GEO heißt im Kern: digitaler Markenaufbau für KI-Systeme – klare Identität, konsistente Signale, echte Erwähnungen, Bewertungen und Cases statt Keyword-Schieberei.
Entscheidend ist das Gesamtbild aus Website, Google-Profil, Branchenportalen, Bewertungen, Medienbelegen und strukturierten Infos – nicht nur die einzelne Seite oder ein paar Backlinks.
Immer mehr Menschen starten ihre Suche direkt in KI-Tools – und bekommen dort eine kurze Liste mit 3–5 empfohlenen Anbietern.
In KI-Systemen wird die Suche zur Beratung mit Rückfragen, Vereinfachungen und Beispielen.

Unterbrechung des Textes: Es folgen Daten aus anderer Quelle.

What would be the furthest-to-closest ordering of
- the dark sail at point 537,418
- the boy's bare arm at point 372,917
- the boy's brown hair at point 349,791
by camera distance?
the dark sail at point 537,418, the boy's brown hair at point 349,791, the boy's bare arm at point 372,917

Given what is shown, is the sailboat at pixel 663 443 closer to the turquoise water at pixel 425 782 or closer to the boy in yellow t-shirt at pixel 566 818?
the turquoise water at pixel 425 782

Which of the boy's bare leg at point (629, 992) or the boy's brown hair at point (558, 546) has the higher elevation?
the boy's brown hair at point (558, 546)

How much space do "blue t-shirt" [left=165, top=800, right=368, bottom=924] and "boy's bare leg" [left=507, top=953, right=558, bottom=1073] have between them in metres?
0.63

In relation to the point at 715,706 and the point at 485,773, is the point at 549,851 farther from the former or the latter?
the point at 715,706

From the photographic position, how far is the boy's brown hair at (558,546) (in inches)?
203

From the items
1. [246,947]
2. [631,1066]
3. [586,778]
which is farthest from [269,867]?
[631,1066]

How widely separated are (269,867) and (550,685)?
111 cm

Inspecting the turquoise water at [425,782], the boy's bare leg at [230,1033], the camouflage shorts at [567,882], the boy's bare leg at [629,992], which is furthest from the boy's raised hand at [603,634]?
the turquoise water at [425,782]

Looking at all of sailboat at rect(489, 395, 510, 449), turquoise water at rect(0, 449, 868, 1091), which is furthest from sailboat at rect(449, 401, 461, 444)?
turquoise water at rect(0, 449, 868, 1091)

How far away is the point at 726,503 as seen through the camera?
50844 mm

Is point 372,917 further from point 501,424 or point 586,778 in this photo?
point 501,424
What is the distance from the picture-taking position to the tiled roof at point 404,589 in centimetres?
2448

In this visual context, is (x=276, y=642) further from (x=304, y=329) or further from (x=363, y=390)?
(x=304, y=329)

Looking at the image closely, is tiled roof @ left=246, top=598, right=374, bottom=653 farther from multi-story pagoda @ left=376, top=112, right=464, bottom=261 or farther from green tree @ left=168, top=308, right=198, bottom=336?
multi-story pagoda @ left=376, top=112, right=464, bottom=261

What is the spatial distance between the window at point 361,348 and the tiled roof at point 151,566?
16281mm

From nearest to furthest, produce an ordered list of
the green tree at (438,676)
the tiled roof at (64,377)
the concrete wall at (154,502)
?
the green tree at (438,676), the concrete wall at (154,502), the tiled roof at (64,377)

Für Unternehmen heißt das: Sichtbarkeit verschiebt sich von „irgendwo auf Seite 1 bei Google“ hin zu „werde ich von KI empfohlen?“.

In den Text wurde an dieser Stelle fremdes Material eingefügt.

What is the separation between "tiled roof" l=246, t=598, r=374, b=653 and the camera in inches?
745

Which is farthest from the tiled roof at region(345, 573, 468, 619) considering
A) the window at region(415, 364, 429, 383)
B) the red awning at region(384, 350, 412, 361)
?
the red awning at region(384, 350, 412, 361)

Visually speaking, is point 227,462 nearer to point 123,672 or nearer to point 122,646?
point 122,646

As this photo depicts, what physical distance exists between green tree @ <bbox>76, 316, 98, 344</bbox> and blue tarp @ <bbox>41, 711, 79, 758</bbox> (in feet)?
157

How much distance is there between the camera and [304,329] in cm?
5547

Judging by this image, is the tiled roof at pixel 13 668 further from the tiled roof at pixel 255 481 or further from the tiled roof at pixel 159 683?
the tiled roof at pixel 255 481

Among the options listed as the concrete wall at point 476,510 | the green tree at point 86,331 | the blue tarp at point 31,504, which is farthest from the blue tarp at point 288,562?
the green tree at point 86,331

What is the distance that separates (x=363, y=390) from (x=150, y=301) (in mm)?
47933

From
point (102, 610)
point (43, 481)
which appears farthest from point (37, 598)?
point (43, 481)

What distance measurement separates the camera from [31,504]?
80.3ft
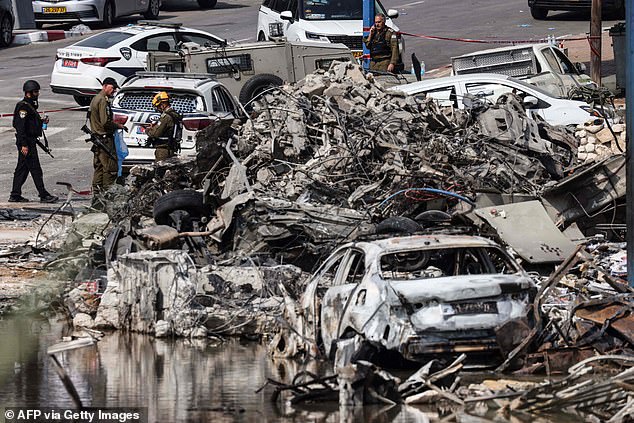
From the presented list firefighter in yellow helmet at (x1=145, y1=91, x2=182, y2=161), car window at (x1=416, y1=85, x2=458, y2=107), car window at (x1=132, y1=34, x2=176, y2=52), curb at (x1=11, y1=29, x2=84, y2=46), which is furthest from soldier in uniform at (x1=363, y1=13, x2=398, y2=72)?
curb at (x1=11, y1=29, x2=84, y2=46)

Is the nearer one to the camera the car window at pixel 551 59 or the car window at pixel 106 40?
the car window at pixel 551 59

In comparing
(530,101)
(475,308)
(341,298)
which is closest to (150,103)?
(530,101)

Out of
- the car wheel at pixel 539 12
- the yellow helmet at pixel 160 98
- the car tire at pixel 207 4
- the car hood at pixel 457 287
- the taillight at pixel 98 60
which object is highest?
the yellow helmet at pixel 160 98

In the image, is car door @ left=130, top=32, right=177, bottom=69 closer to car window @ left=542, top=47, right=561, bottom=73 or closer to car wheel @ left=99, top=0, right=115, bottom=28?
car window @ left=542, top=47, right=561, bottom=73

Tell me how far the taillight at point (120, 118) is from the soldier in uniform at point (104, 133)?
2.7 inches

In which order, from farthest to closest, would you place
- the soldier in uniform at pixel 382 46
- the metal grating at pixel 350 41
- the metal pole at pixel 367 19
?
the metal grating at pixel 350 41
the metal pole at pixel 367 19
the soldier in uniform at pixel 382 46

ChatGPT, Gemini und Co. als neue „Startseite“
Was machen wir, wenn wir eine Frage haben? Wir „googeln“. Dieser Automatismus, dieses in Stein gemeißelte Gesetz ist gerade im Begriff, aufzubrechen. Immer mehr Menschen tippen ihre Fragen nicht mehr bei Suchmaschinen wie Google & Co. ein, sondern fragen stattdessen eine KI. Laut einer Studie von Adobe (2025) bevorzugt bereits knapp ein Viertel der befragten ChatGPT-Nutzer ChatGPT als ersten Anlaufpunkt für Infos, noch vor Google.¹
Statt beispielsweise „GEO Agentur München“ bei Google einzugeben, fragt der User ChatGPT „Welche ist die beste GEO Agentur in München?“. Und anstatt 10 blaue Links ausgespielt zu bekommen, erhält der User direkt Empfehlungen in Form einer Liste mit üblicherweise 3 bis 5 Anbietern. Gefühlt ist damit schon eine erste Qualifizierung vorgenommen.

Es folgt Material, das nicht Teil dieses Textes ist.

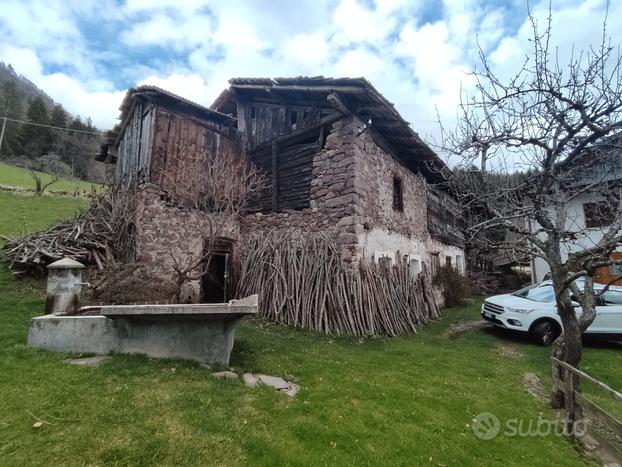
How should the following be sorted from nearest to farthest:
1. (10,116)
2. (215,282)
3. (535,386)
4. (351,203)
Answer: (535,386) → (351,203) → (215,282) → (10,116)

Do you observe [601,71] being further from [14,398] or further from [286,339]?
[14,398]

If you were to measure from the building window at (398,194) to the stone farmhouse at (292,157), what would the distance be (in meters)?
0.03

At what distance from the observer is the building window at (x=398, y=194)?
1006cm

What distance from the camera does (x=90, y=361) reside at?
376cm

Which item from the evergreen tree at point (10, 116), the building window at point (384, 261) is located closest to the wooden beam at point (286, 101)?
the building window at point (384, 261)

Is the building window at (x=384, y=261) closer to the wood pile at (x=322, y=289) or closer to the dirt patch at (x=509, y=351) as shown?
the wood pile at (x=322, y=289)

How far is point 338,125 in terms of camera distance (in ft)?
26.0

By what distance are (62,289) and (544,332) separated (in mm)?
9921

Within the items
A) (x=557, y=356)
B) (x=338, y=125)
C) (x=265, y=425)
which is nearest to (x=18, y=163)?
(x=338, y=125)

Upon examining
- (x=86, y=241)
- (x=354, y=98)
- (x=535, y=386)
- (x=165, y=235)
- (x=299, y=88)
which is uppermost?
(x=299, y=88)

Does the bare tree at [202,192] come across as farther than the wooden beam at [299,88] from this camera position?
Yes

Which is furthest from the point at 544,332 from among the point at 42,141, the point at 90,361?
the point at 42,141

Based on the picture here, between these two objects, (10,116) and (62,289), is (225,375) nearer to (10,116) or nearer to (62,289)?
(62,289)

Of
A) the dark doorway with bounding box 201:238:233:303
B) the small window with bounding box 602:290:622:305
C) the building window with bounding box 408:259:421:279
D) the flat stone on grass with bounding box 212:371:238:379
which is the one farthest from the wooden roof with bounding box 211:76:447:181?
the flat stone on grass with bounding box 212:371:238:379
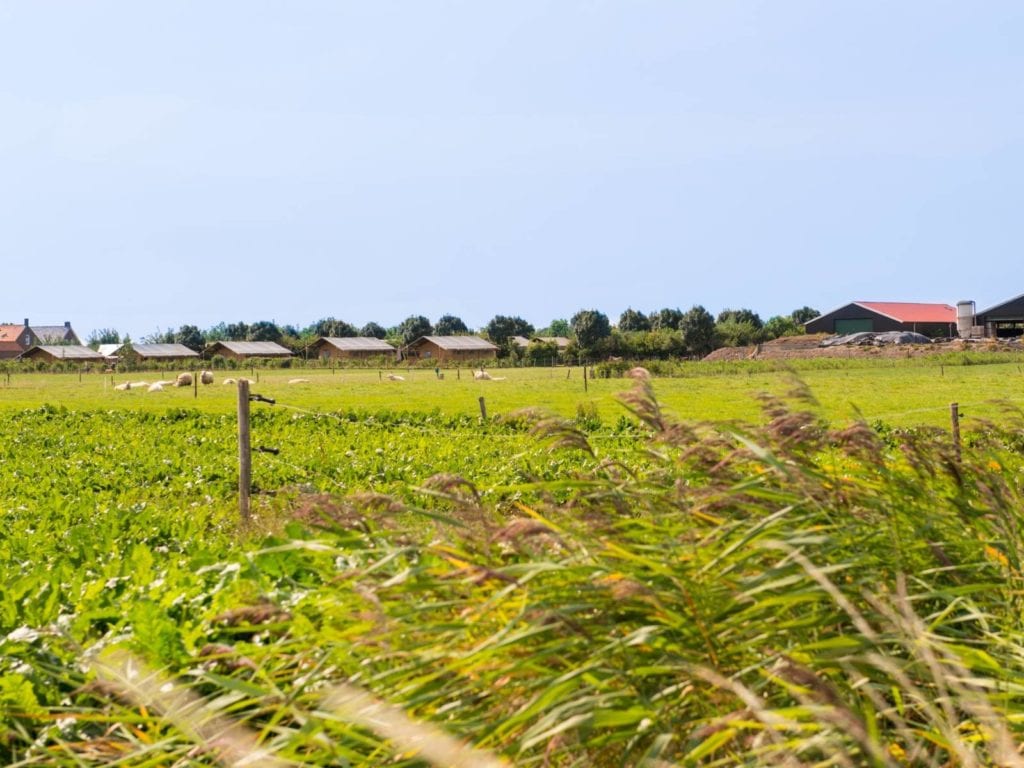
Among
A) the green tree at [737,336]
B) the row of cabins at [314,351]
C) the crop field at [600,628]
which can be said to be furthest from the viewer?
the row of cabins at [314,351]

Ob die Einschätzung, die die KI hier trifft, in der Realität haltbar ist, steht auf einem anderen Blatt Papier. Für die Praxis spielt das aber oft keine Rolle. Entweder Sie tauchen unter diesen drei bis fünf Empfehlungen auf – dann hat der Nutzer überhaupt die Chance, auf Ihrer Website zu landen. Oder Sie kommen in dieser Vorauswahl nicht vor. Dann sind Sie für diesen Kontakt in der Regel unsichtbar, egal wie gut Sie fachlich sind.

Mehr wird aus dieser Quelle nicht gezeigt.